ROAS = Return On Ad Spend = Revenue / Ad Spend
With this KPI, you are measuring if your paid acquisition campaigns are yeilding a positive return, ie: bringing back more revenue than you've spent. ROAS is expressed a ratio (2:1) or percentage (200%).
Wording: ROAS, DROAS, ROI, eROAS, LTV:CAC...
ROAS is the equivalent of a metric investors are keeping a very close look on: "LTV:CAC ratio" (hint: they're going to look for 3+).
While wording can vary from a company to another, I personally use "ROAS" to talk about the direct measurable effect of campaigns, without factoring virality, organic uplift and other organic traffic. This is sometimes called "Direct ROAS" or "Direct ROI".
"ROI", in contrast, would be used to discuss "Blended ROI" which includes all revenue (tracked & hidden virality, organic uplift, organic baseline) and measures the overall profitability of an app for a given timeframe, not of its sole UA campaigns. Some use the term eROAS instead of ROI. For some channels, attribution may not be straightforward, and the line between Direct ROAS and Blended ROAS may be more blurry. This is particularly true for influencer marketing, TV and other offline campaigns.
While there is no exact consensus on the definition itself, there are also discrepancies on the expression of its own value. By the first definition (revenue/spend), a campaign yeilding $50 on $100 invested would be 50% ROAS, or 1:2, but some express it as (revenue/spend -1), and this campaign would be said to have -50% ROI: it indeed lost money.

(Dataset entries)
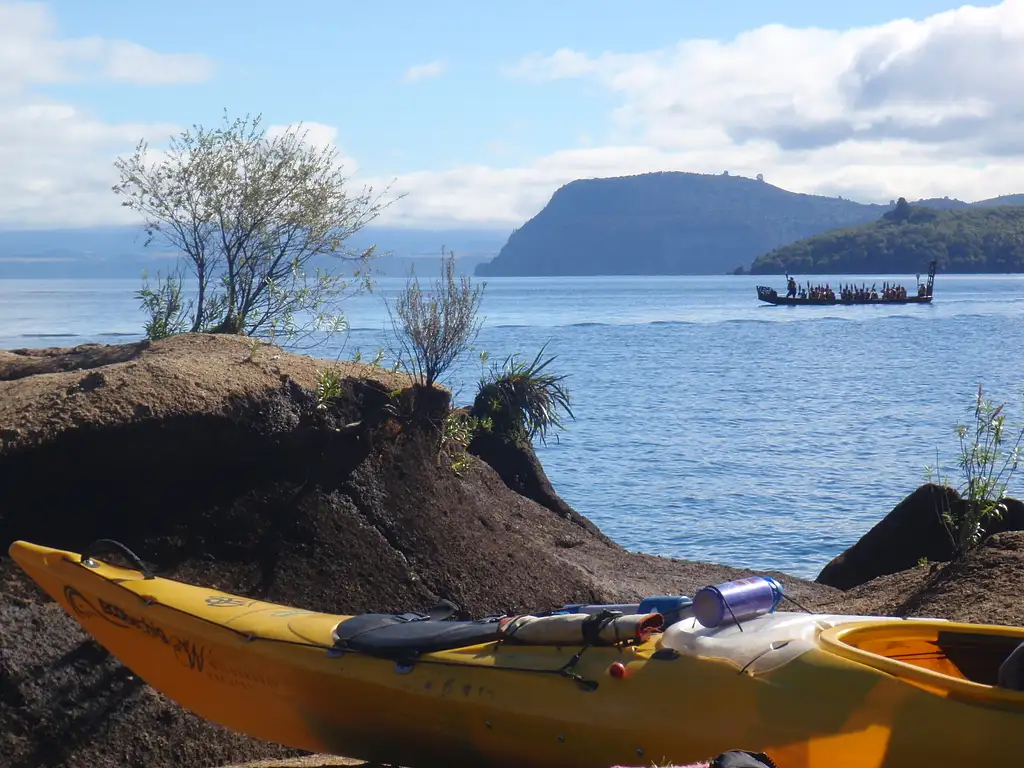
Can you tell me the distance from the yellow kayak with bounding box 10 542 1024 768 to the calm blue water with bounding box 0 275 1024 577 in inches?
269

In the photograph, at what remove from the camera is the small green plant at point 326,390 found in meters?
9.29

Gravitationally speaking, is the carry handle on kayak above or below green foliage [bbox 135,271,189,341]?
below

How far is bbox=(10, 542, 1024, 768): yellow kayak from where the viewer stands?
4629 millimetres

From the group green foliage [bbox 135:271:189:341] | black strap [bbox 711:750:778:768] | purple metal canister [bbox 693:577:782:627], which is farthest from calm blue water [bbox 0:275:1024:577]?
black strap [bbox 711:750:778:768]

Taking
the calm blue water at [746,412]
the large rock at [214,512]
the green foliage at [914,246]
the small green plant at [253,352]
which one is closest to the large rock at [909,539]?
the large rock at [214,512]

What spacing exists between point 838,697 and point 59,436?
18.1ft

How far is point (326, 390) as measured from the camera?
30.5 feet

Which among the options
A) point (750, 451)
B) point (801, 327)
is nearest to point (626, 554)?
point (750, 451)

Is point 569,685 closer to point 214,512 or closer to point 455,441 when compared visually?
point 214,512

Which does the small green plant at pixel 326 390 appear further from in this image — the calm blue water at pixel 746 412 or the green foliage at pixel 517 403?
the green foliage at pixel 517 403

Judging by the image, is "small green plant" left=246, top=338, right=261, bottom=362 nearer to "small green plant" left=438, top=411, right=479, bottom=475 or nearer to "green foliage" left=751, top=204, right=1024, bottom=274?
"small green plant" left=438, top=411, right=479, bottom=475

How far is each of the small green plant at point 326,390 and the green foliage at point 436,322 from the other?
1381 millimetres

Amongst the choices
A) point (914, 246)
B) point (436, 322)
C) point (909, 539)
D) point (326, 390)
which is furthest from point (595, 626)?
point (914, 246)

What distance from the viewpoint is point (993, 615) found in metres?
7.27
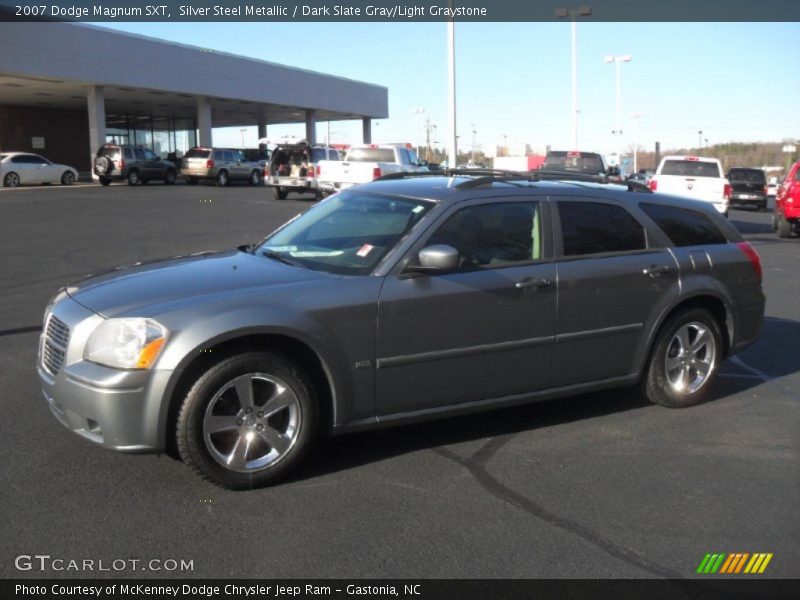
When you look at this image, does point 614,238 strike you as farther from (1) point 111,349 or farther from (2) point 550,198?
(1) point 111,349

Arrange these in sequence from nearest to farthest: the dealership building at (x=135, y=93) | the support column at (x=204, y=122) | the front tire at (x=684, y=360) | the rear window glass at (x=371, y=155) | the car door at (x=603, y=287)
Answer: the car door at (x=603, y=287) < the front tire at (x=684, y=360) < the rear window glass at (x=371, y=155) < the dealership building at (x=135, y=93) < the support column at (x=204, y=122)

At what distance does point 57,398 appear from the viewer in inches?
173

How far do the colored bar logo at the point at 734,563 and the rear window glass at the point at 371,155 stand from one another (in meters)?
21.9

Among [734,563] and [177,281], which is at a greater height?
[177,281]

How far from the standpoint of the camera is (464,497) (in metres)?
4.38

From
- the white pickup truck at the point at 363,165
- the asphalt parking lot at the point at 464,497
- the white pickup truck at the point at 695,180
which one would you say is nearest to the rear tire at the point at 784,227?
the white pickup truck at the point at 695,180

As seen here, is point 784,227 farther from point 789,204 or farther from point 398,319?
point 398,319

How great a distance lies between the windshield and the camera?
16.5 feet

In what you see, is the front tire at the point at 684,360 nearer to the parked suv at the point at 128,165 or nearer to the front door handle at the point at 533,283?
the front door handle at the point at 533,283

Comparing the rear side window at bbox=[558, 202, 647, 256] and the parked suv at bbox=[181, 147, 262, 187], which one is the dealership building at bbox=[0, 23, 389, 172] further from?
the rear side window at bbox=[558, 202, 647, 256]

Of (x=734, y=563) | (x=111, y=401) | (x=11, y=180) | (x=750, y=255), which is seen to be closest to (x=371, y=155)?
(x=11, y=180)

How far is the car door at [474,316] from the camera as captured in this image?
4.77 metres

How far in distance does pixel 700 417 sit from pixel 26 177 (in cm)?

▶ [Your objective]:
Reproduce the ROAS text above in full, word for word.

▶ [The completed task]:
ROAS = Return On Ad Spend = Revenue / Ad Spend
With this KPI, you are measuring if your paid acquisition campaigns are yeilding a positive return, ie: bringing back more revenue than you've spent. ROAS is expressed a ratio (2:1) or percentage (200%).
Wording: ROAS, DROAS, ROI, eROAS, LTV:CAC...
ROAS is the equivalent of a metric investors are keeping a very close look on: "LTV:CAC ratio" (hint: they're going to look for 3+).
While wording can vary from a company to another, I personally use "ROAS" to talk about the direct measurable effect of campaigns, without factoring virality, organic uplift and other organic traffic. This is sometimes called "Direct ROAS" or "Direct ROI".
"ROI", in contrast, would be used to discuss "Blended ROI" which includes all revenue (tracked & hidden virality, organic uplift, organic baseline) and measures the overall profitability of an app for a given timeframe, not of its sole UA campaigns. Some use the term eROAS instead of ROI. For some channels, attribution may not be straightforward, and the line between Direct ROAS and Blended ROAS may be more blurry. This is particularly true for influencer marketing, TV and other offline campaigns.
While there is no exact consensus on the definition itself, there are also discrepancies on the expression of its own value. By the first definition (revenue/spend), a campaign yeilding $50 on $100 invested would be 50% ROAS, or 1:2, but some express it as (revenue/spend -1), and this campaign would be said to have -50% ROI: it indeed lost money.